§ TEXT SECTION:

Thursday, July 14, 2016

Is It In Our Genes?

There may be many reasons why we are trans and it might not just be one thing, it could be a whole combination of things.
Scientists are still trying to find answer to why some people are transgender
How do you think biological influences shape the felt sense of gender identity? 
Gay Star News
By Nigel Tan
12 July 2016

Why are girls born as girls, and boys as boys? What about an individual who is biologically female but feels or sees oneself as male, or the other way around?

Dr. Qazi Rahman who is a lead investigator into LGBT mental health at King’s College London revealed that science still can’t give a complete answer to those questions.

‘This is the key question at the moment,’ the scientist told The Guardian. ‘We know much more about how nature shapes sexual orientation, and my view of the science is that nurture does very little, if any, shaping of sexual orientation. We know next to nothing about how people come to feel transgender.’

Last year, a group of scientists had reportedly come up with a genetic test that’s able to predict for homosexuality up to a 67% accuracy rate.
What about the other third? What makes them gay?

§ WHAT THE EXERCISE ASKS:
Continue the blog post above on whether being transgender is in our genes, picking up after its final sentence.

§ RECORDED INFORMATION:
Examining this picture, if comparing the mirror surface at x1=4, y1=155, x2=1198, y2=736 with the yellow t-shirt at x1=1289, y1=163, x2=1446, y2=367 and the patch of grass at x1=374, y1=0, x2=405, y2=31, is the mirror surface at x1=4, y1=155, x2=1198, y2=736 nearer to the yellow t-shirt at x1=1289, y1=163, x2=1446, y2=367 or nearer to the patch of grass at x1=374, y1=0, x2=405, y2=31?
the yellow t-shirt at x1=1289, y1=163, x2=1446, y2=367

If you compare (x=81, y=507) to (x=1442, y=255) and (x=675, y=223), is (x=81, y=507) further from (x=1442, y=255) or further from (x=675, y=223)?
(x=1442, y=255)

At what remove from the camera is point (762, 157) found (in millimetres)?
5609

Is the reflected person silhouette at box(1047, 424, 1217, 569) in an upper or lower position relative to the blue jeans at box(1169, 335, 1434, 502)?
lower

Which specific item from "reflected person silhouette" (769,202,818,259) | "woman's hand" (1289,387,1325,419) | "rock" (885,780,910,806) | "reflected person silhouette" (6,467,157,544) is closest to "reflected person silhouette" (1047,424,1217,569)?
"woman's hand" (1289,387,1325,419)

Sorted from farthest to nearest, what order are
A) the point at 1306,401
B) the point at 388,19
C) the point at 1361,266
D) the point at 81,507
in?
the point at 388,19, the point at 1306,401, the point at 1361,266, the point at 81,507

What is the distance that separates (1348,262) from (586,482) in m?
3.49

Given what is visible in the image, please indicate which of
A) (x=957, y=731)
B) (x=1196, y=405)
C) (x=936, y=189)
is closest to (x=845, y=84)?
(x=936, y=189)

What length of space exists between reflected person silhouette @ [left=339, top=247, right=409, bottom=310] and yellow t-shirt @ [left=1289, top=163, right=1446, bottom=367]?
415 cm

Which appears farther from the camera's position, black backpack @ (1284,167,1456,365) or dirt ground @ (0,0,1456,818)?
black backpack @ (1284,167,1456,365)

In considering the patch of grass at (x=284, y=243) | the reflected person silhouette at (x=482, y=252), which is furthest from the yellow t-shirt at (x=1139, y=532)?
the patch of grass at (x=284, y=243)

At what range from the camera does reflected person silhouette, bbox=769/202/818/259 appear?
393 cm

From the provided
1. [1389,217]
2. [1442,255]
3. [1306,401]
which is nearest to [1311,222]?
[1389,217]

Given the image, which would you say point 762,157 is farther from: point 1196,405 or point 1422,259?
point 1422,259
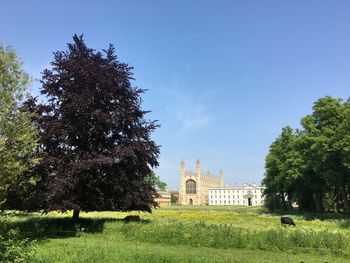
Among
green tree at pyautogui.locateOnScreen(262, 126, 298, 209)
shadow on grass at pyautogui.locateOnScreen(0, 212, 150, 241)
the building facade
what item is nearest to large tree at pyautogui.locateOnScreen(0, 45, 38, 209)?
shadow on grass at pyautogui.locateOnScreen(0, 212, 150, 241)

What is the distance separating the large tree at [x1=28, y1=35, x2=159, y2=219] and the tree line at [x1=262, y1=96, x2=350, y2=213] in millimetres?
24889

§ RESPONSE TO THE EXERCISE:
For trans people it is different,
‘How do prenatal sex hormones shape the developing brain circuitry which controls your sense of gender identity? Where is that network?’ he continued. ‘How does it work to make this happen and how does it map out over time, from early childhood to middle childhood through to adolescence and young adulthood? And how does that become different in some people to the sex they were assigned at birth?’
On the other hand, there is also the ‘nurture’ part. Past research have shown that social conditioning can affect gender identity.
They sum it up nicely in that there could be an intersection of multiple factors,
A person’s sexual identity can also be viewed as the sum of four related aspects: 1. one’s biological sex; 2. one’s sexual orientation; 3. the gender one relates to; and 4. the gender that dominates one’s behavior.
I don’t believe that they will find “a cause” but rather a complex interaction of all four things.

Another thing to consider is the ethical question; if they do find a gene or a test to determine if a fetus will grow up to be trans or gay, will parents abort the fetus because they don’t want their child growing up trans or gay?